Similar to the above is using the lists module's filter function:

-module(euler_1_filter).

-export([start/0,solve_euler_1/1]).

start() -> io:format("~w~n",[solve_euler_1(1000)]).

solve_euler_1(N) -> lists:sum(lists:filter(fun(X) -> (X rem 3 == 0) or (X rem 5 == 0) end,lists:seq(1,N-1))).

This introduces the filter function itself, as well as the creation of an anonymous function in Erlang.

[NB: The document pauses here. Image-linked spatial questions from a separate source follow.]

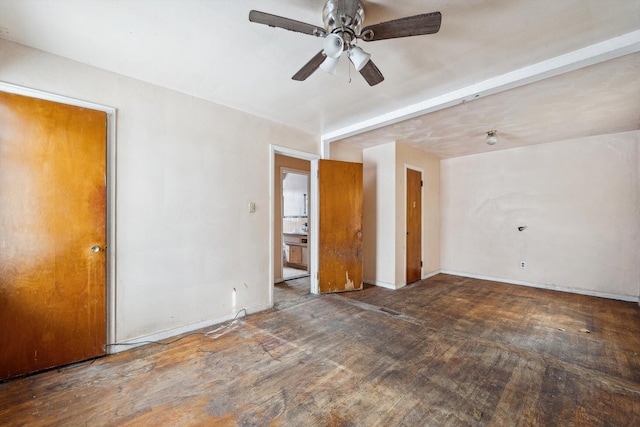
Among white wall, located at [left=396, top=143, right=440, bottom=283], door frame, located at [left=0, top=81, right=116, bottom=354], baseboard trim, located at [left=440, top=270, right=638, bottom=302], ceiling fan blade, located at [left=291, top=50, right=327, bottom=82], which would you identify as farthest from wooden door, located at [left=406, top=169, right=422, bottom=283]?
door frame, located at [left=0, top=81, right=116, bottom=354]

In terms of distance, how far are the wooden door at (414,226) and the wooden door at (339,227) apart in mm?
1001

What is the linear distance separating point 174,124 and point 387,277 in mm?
3750

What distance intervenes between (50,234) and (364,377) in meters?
2.70

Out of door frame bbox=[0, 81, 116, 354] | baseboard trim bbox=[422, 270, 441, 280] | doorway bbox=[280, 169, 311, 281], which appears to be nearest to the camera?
door frame bbox=[0, 81, 116, 354]

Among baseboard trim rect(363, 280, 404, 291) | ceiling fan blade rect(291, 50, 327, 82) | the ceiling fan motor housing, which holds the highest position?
the ceiling fan motor housing

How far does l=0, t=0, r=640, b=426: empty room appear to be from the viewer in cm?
166

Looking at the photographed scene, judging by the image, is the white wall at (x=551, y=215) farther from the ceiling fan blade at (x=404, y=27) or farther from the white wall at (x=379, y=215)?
the ceiling fan blade at (x=404, y=27)

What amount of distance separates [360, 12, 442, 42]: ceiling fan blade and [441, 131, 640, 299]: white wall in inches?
171

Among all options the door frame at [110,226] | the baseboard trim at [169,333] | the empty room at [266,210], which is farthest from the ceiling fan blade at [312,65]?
the baseboard trim at [169,333]

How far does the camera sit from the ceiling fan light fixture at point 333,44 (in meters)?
1.57

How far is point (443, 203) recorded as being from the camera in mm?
5613

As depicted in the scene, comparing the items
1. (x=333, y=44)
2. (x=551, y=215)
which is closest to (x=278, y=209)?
(x=333, y=44)

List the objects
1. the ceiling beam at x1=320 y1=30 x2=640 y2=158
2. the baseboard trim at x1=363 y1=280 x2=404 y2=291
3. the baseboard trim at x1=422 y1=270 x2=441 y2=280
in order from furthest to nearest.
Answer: the baseboard trim at x1=422 y1=270 x2=441 y2=280 < the baseboard trim at x1=363 y1=280 x2=404 y2=291 < the ceiling beam at x1=320 y1=30 x2=640 y2=158

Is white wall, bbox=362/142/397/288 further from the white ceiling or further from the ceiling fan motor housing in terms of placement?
the ceiling fan motor housing
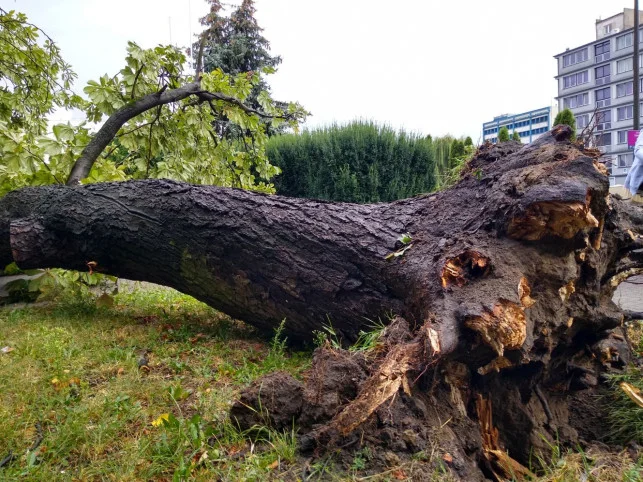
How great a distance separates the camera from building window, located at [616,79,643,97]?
4200 cm

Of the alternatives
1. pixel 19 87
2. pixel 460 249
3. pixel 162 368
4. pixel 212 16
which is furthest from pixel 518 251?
pixel 212 16

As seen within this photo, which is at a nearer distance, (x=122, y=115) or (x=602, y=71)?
(x=122, y=115)

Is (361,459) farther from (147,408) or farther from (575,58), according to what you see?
(575,58)

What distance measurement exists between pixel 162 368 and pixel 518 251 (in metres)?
2.33

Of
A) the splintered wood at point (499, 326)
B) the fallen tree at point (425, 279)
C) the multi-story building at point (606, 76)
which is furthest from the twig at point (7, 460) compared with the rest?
the multi-story building at point (606, 76)

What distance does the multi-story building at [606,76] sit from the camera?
40594 mm

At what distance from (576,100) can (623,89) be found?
19.5 feet

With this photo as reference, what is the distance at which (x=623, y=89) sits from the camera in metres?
42.6

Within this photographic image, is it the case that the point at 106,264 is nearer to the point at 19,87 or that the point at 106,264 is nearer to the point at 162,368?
the point at 162,368

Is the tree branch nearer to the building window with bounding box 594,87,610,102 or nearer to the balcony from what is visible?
the building window with bounding box 594,87,610,102

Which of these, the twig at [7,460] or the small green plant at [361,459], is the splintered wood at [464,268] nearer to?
the small green plant at [361,459]

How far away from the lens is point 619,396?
2.73m

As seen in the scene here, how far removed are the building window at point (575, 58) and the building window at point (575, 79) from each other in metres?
1.52

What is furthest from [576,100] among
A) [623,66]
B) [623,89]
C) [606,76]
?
[623,66]
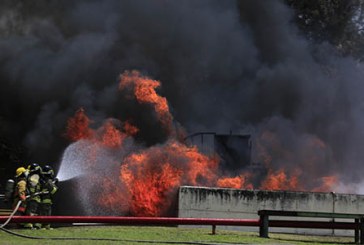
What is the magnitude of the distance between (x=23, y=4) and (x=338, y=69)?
1536 cm

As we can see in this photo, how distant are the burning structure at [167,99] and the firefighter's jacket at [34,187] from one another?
3.34 meters

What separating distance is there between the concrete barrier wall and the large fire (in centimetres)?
108

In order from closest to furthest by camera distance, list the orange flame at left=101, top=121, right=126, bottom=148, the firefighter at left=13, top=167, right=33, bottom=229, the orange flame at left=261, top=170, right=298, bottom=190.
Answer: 1. the firefighter at left=13, top=167, right=33, bottom=229
2. the orange flame at left=101, top=121, right=126, bottom=148
3. the orange flame at left=261, top=170, right=298, bottom=190

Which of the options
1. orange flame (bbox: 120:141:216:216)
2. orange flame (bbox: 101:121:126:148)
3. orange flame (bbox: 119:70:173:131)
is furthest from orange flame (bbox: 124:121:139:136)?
orange flame (bbox: 120:141:216:216)

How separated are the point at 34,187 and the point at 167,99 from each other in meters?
9.87

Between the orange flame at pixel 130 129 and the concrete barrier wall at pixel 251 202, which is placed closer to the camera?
the concrete barrier wall at pixel 251 202

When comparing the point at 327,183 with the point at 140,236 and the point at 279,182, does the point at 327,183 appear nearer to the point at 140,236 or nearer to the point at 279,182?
the point at 279,182

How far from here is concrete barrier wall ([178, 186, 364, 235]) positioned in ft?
49.4

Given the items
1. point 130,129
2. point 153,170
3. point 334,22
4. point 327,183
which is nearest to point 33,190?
point 153,170

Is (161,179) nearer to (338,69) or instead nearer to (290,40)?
(290,40)

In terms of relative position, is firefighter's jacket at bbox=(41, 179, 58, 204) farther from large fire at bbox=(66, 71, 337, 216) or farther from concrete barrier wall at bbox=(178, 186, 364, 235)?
concrete barrier wall at bbox=(178, 186, 364, 235)

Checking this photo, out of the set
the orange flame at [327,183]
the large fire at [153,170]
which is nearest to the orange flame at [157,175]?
the large fire at [153,170]

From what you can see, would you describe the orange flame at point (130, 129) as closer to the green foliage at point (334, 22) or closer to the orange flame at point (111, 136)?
the orange flame at point (111, 136)

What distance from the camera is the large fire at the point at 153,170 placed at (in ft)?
53.5
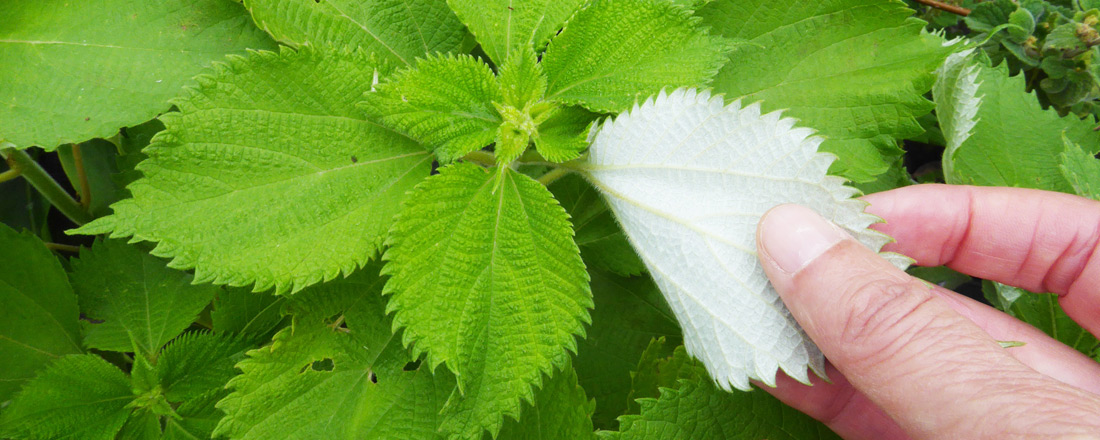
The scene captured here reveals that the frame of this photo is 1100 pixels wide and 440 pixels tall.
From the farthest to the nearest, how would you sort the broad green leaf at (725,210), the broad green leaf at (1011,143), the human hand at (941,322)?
1. the broad green leaf at (1011,143)
2. the broad green leaf at (725,210)
3. the human hand at (941,322)

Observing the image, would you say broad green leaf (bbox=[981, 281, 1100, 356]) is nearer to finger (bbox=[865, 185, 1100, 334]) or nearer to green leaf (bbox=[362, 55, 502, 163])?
finger (bbox=[865, 185, 1100, 334])

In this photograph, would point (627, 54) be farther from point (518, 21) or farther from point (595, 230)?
point (595, 230)

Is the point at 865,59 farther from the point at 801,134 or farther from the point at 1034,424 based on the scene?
the point at 1034,424

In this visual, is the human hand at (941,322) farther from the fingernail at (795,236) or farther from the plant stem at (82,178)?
the plant stem at (82,178)

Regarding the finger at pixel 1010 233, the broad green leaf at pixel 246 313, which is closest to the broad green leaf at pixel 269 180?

Yet another method of solving this problem comes again from the lists module, this time using foldl to accumulate along the list, and showing that anywhere you might declare an anonymous function (such as above) you can also use named functions:

-module(euler_1_foldl).

-export([start/0,solve_euler_1/1]).

start() -> io:format("~w~n",[solve_euler_1(1000)]).

solve_euler_1(N) -> lists:foldl(fun accum_fun/2,0,lists:seq(1,N-1)).

accum_fun(X,Sum) when X rem 3 == 0; X rem 5 == 0 -> X + Sum;
accum_fun(_X,Sum) -> Sum.

Here we have a couple of new things to see, of course the foldl function itself, but also we use a named function, accum_fun, where previously we had declared an anonymous function inline, and we used a special guard syntax where ; is really quite the same as or.

Hopefully this was at least a little helpful in illustrating a few ways that using some of Erlang's features can be fun, simple, fast, and clear. This example didn't really give us an opportunity to look at processes or matching, but I'm sure those will come along again soon enough.